* _ACTIVITY_
Copy every entry exactly as it stands, though any image it holds should stay out of the copy.
________
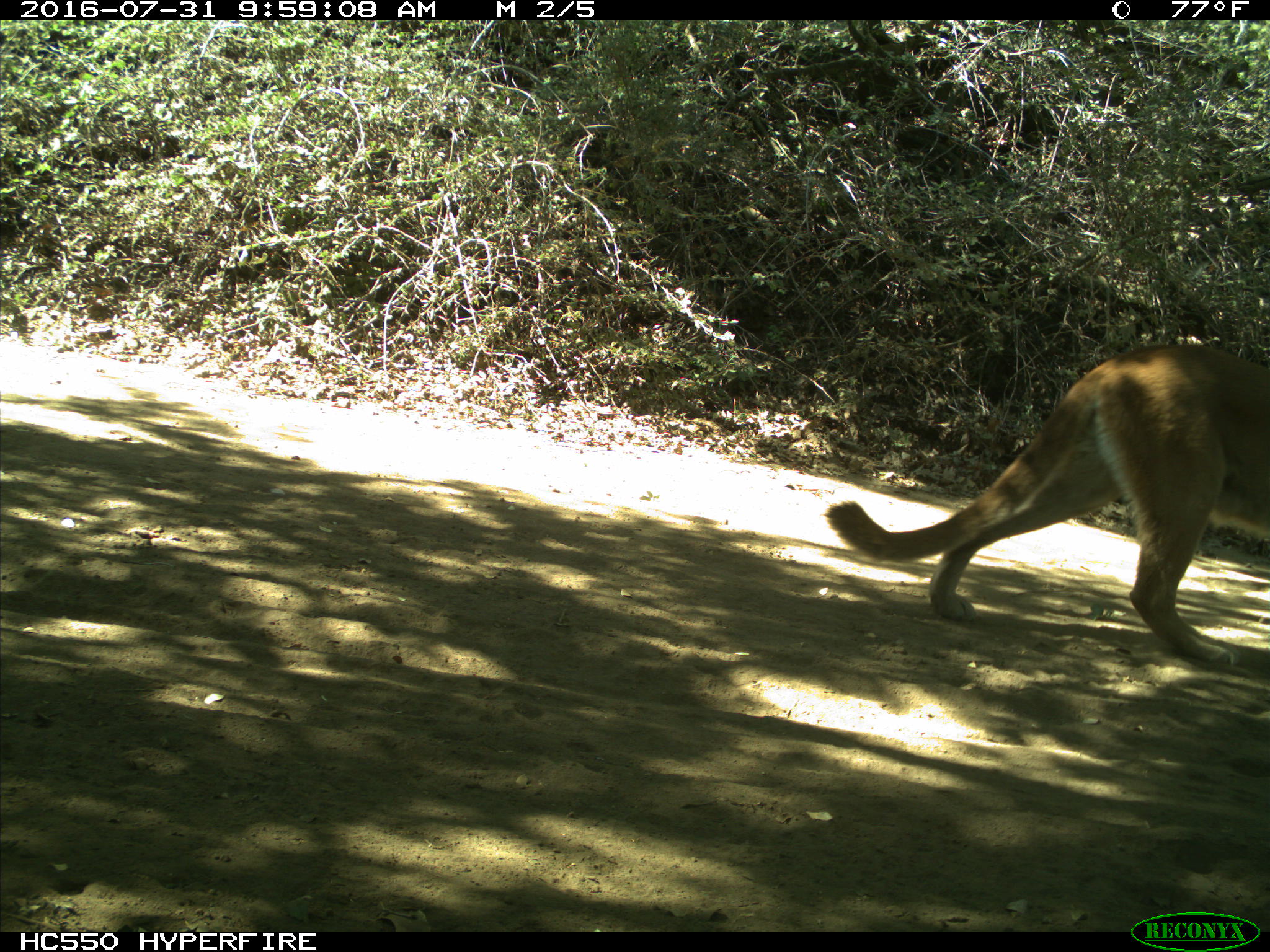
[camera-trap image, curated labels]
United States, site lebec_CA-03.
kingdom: Animalia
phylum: Chordata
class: Mammalia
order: Carnivora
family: Felidae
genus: Puma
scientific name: Puma concolor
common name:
________
* _SOLUTION_
[camera-trap image, curated labels]
United States, site lebec_CA-03.
kingdom: Animalia
phylum: Chordata
class: Mammalia
order: Carnivora
family: Felidae
genus: Puma
scientific name: Puma concolor
common name:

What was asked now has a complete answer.